__READING TEXT__.
• • • • •
What Are Lava Puddles?

The News / Deep under the crust and mantle lie two colossal structures called Large Low Shear Velocity Provinces. They sit near the core, about 1,800 miles down, and they are huge.
One is under Africa and the other under the Pacific. Each one is hotter and heavier than the surrounding mantle. These behemoths are as wide as continents, far older than any tectonic plate, and they barely move.
Closer to the core, tucked against or inside these giants, sit much smaller pockets called Ultra Low Velocity Zones. These thin, patchy layers contain partly molten rock, so they act like sticky lava puddles that cling to the core. Their odd behavior hints at a chemistry that does not match the rest of the mantle.
We cannot see any of this directly, and no drill will ever reach that deep. Instead, scientists use seismic waves from earthquakes as probes. When waves hit these structures, they slow down sharply. This slowdown reveals that the material they are passing through is different in temperature, density, or chemistry.
A New Theory of Planetary Formation
For decades, these blobs confused researchers. Older models of Earth suggested that after the early magma ocean cooled, the mantle should have ended up fully mixed. That means everything inside it should look fairly uniform. But the LLSVPs and ULVZs do not fit that story. They are too distinct, too stable, and too large to be leftovers that somehow escaped mixing.
A recent study led by Yoshinori Miyazaki at Rutgers University offers a fresh explanation. His team suggests that Earth's metallic core slowly leaked light elements into the base of the mantle. This leak happened over billions of years as silicon and magnesium escaped from the core and entered the remaining pockets of magma near the boundary.
According to the model, the LLSVPs and ULVZs are the ancient frozen remains of Earth's original magma ocean. They remained intact because they absorbed material from the core and became distinct enough to survive unchanged, while the rest of the mantle evolved.
The Crucial Link to Planetary Habitability

Space / The study suggests that this deep interaction between core and mantle played a key role in Earth becoming a living world instead of a dead one.
To begin with, it helped regulate planetary cooling. By exchanging both heat and material, the core and mantle shaped how fast Earth cooled over time. A planet that cools too quickly shuts down volcanism and magnetic activity. Too slowly, and it stays molten. Earth landed in a sweet spot because of this balance.
Plus, these deep structures likely feed mantle plumes, which rise to form hotspot volcanoes. Places like Hawaii and Iceland owe their existence to this system. These volcanoes release gases that help build new crust, reshape the oceans, and play a role in the carbon cycle. Without them, Earth's surface would be far more static.
• • • • •
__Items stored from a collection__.

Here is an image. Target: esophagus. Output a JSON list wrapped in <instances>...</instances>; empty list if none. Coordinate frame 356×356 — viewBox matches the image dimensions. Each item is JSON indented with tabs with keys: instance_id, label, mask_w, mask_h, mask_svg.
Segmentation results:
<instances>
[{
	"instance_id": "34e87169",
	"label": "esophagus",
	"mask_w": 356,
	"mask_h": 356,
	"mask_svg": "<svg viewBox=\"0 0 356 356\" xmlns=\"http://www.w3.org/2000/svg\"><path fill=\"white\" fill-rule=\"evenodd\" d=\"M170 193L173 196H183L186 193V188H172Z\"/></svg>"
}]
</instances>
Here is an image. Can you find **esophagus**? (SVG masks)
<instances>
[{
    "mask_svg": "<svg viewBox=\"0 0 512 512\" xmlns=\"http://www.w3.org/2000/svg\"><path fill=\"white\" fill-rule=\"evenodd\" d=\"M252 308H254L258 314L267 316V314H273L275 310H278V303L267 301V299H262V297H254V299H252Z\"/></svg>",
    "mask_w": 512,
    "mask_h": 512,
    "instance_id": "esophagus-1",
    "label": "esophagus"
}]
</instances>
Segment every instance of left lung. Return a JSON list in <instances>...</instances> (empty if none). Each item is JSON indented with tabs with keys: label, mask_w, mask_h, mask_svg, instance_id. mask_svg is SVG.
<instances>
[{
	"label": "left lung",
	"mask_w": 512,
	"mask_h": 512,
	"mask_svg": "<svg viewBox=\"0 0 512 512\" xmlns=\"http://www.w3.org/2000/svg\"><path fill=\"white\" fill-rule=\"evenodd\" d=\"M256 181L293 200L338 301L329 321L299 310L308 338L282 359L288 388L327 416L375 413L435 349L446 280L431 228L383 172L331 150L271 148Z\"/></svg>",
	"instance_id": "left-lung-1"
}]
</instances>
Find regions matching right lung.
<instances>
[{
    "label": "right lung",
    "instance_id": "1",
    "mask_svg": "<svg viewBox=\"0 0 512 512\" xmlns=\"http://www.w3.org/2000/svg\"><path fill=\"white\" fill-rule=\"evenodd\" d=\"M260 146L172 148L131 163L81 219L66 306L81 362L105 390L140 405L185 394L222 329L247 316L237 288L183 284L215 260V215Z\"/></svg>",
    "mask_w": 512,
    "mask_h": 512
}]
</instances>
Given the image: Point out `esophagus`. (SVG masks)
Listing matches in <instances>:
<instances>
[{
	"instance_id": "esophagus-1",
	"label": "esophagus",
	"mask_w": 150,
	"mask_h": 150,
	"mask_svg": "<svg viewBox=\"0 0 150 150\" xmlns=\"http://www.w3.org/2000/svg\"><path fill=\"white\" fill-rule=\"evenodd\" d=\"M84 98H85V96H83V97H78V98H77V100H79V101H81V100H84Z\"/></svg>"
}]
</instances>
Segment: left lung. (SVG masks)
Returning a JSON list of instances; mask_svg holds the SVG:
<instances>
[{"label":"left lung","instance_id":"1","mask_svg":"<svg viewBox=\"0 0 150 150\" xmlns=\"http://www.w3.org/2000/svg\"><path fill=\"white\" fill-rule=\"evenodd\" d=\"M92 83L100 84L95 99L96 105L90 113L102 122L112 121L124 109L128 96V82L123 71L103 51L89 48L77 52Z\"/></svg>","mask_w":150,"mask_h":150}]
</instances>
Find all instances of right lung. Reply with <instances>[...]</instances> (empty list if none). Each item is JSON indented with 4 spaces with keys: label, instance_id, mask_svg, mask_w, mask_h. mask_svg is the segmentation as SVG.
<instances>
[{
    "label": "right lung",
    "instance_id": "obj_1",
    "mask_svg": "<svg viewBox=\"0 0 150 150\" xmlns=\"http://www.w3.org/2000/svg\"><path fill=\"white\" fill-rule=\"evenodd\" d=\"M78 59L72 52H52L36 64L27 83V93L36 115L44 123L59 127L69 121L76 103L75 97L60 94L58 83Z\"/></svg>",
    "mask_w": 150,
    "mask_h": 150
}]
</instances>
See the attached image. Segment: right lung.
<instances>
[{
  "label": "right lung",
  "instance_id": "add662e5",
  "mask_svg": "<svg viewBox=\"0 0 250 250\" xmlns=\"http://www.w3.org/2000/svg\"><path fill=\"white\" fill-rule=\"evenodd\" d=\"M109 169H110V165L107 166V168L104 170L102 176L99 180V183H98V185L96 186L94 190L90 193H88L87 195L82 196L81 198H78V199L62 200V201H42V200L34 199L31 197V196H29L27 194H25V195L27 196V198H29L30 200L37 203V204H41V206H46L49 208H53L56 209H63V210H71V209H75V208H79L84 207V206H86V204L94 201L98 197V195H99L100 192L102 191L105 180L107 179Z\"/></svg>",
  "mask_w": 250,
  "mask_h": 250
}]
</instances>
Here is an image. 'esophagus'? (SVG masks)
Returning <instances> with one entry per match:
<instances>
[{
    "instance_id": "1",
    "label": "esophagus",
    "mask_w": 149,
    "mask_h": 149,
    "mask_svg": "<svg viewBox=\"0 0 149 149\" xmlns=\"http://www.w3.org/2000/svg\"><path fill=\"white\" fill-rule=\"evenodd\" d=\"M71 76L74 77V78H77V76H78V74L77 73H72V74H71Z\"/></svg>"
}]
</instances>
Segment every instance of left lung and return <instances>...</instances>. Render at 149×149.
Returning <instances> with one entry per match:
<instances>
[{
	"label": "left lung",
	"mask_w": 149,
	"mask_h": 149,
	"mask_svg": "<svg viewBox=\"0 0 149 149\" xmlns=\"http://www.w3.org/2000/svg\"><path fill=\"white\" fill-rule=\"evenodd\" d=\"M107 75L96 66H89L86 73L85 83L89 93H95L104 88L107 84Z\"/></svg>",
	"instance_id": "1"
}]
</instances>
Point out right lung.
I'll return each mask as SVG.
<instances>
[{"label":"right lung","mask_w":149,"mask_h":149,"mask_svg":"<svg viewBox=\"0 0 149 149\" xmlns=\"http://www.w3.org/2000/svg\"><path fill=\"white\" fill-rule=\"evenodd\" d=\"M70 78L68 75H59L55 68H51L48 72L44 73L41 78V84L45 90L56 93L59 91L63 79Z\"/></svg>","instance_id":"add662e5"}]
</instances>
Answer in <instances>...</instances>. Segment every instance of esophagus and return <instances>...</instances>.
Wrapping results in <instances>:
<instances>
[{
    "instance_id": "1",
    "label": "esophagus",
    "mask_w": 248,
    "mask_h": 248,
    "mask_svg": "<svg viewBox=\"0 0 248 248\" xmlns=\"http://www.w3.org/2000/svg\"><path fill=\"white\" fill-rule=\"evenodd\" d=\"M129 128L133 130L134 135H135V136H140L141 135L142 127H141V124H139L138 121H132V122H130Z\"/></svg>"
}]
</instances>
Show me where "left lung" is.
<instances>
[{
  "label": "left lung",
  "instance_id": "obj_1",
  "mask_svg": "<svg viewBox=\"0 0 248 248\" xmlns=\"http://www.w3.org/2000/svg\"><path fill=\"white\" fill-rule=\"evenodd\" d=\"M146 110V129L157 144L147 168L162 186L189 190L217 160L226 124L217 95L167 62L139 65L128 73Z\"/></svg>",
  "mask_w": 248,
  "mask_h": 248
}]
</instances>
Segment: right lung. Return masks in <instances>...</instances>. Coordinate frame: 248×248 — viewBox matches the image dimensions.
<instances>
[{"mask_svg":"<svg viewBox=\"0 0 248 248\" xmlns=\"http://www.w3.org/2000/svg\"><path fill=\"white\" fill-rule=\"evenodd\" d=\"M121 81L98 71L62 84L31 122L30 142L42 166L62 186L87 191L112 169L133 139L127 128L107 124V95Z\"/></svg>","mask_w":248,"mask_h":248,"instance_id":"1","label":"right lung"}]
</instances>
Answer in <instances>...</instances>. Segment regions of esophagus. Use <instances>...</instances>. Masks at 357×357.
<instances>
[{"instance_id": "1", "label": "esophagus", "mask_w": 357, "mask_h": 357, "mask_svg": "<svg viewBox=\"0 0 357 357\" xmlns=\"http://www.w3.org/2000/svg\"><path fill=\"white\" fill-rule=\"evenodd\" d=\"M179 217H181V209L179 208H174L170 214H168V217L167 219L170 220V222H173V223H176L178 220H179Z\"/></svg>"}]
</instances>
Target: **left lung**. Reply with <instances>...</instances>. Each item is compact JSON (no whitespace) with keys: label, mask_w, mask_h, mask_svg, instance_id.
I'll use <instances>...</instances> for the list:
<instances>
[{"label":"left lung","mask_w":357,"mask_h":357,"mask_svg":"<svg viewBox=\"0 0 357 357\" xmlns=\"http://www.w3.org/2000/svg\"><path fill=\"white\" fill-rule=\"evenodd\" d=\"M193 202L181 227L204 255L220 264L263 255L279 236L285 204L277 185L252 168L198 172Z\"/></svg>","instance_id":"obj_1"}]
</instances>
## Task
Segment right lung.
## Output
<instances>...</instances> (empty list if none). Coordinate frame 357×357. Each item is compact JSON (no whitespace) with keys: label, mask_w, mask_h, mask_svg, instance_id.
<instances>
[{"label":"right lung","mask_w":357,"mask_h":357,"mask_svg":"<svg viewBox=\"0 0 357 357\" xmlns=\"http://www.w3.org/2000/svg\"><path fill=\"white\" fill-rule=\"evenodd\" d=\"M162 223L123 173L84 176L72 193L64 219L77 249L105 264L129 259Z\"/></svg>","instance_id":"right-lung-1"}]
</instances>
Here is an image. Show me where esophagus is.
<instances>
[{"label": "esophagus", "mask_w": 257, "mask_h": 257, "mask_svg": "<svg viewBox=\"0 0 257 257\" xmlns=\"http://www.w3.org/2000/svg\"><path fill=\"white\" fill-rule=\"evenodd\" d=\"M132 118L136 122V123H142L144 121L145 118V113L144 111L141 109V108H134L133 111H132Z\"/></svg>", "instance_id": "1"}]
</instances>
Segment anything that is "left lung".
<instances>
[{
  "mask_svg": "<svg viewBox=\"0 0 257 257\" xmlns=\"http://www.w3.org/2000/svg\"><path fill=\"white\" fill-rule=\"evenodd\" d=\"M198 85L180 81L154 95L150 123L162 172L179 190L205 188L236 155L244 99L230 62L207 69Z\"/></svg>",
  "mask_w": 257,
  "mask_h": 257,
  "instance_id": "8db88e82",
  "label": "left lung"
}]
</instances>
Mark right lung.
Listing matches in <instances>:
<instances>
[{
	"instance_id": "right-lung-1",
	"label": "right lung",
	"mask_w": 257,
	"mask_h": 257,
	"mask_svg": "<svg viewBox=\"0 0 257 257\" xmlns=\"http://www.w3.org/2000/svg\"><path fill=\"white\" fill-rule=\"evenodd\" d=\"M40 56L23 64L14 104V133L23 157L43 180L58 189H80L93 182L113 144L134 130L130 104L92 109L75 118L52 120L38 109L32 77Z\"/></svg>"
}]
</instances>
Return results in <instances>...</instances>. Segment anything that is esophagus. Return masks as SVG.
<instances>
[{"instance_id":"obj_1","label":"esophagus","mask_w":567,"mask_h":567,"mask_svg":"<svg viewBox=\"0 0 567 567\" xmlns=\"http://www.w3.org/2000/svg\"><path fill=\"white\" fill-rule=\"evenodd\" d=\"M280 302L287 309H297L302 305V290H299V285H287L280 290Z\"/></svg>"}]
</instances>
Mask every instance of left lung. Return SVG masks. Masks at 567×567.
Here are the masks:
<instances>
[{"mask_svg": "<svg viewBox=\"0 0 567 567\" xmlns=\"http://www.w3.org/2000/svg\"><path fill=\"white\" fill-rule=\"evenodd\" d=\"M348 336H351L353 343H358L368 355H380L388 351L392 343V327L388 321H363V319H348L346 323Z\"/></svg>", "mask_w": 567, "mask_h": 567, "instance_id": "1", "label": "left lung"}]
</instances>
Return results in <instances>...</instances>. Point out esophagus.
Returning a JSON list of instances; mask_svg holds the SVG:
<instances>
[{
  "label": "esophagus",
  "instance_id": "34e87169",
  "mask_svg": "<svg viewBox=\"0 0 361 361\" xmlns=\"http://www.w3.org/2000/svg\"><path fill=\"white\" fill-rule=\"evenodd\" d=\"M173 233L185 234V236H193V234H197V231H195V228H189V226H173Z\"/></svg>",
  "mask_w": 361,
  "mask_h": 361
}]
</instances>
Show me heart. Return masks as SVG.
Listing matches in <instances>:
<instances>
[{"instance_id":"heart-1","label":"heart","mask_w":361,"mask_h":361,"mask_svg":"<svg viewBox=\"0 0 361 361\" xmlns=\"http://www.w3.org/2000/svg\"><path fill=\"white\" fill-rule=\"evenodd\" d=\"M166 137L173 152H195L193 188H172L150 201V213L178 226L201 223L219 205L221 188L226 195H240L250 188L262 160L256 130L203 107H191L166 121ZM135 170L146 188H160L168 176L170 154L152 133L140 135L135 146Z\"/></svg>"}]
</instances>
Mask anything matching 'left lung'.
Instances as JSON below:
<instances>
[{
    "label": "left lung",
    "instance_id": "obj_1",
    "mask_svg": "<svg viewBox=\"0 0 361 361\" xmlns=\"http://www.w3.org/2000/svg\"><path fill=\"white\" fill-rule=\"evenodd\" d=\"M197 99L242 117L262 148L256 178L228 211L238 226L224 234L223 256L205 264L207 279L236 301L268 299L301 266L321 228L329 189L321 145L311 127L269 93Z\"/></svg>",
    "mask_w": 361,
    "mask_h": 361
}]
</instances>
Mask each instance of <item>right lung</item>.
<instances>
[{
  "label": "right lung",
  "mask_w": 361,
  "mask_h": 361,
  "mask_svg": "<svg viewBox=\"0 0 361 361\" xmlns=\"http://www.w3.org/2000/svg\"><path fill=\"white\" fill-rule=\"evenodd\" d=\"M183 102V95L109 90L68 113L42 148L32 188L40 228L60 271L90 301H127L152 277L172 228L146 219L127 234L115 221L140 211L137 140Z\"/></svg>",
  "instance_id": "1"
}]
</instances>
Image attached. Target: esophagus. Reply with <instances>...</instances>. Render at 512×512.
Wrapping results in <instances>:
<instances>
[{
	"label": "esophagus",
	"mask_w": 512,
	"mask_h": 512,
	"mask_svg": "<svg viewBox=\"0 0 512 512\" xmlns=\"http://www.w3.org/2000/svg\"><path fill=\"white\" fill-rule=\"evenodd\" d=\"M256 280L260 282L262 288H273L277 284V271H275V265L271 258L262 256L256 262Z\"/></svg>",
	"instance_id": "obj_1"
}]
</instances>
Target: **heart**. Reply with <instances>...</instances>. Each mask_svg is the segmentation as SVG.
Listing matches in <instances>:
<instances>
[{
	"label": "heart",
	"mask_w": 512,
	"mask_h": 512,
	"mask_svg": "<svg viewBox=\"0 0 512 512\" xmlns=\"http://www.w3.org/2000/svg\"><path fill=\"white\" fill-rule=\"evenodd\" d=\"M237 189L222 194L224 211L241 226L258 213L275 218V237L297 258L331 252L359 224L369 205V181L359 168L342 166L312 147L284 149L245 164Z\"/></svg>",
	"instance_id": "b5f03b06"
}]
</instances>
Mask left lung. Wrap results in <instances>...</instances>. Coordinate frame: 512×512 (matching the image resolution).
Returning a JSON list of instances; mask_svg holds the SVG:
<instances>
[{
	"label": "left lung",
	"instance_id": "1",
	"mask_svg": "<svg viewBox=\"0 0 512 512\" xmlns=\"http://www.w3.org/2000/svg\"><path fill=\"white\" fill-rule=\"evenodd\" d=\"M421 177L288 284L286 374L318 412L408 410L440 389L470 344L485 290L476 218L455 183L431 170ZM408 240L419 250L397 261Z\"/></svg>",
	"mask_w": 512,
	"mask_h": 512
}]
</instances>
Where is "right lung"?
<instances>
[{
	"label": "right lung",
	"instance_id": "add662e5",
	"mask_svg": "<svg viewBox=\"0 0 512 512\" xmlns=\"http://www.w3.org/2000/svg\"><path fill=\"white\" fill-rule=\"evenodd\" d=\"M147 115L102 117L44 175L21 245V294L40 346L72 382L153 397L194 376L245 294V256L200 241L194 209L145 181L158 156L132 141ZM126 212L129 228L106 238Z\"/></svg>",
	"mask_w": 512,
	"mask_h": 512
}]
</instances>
• • • • •
__AIM__. Reproduce the passage of the lava puddles text starting at "The News / Deep" and ending at "rest of the mantle.".

__RESPONSE__.
The News / Deep under the crust and mantle lie two colossal structures called Large Low Shear Velocity Provinces. They sit near the core, about 1,800 miles down, and they are huge.
One is under Africa and the other under the Pacific. Each one is hotter and heavier than the surrounding mantle. These behemoths are as wide as continents, far older than any tectonic plate, and they barely move.
Closer to the core, tucked against or inside these giants, sit much smaller pockets called Ultra Low Velocity Zones. These thin, patchy layers contain partly molten rock, so they act like sticky lava puddles that cling to the core. Their odd behavior hints at a chemistry that does not match the rest of the mantle.